Observing the high groundwater table level conditions (figure 4.9a) it is possible to see that the potentiometer surface tend to decrease rather regularly to the coastline in the northern area. Where as in the central area, between Forte dei Marmi and the Versilia River alluvial fan, the groundwater level remains constant at about 1-2 m.a.s.l., with a decreasing only in the vicinity of the coastal dune strip.

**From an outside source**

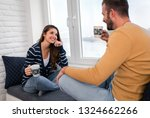 loving couple sitting together... | Shutterstock . vector #1324662266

In the southern part of the area trend of the water table is strongly influenced by dewatering pumping actions. This action causes an area over 2 km with water table below sea level of some decimetres even in the spring. In addition another minimum area is identified where the Cugnia wells field belonging to Gaia srl are located.

In the low level condition (figure 4.9b) the water table morphology seems to be substantially the same, but with a general decrease. A feeding zone at the foothill strip and some minimum areas of ground water table below sea level in the intermediate and coastal strips are also present. In particular, the minimum area in the southern part, due to Cugnia wells field, has a major extension and major value above sea level. Other two minimum area are also present, the first located near Montignoso due probably to an overexploitation of an industry and the second one is near the coast between Forte dei Marmi and Marina di Pietrasanta. The later minimum could be due to hotel facilities particularly active in low level condition period.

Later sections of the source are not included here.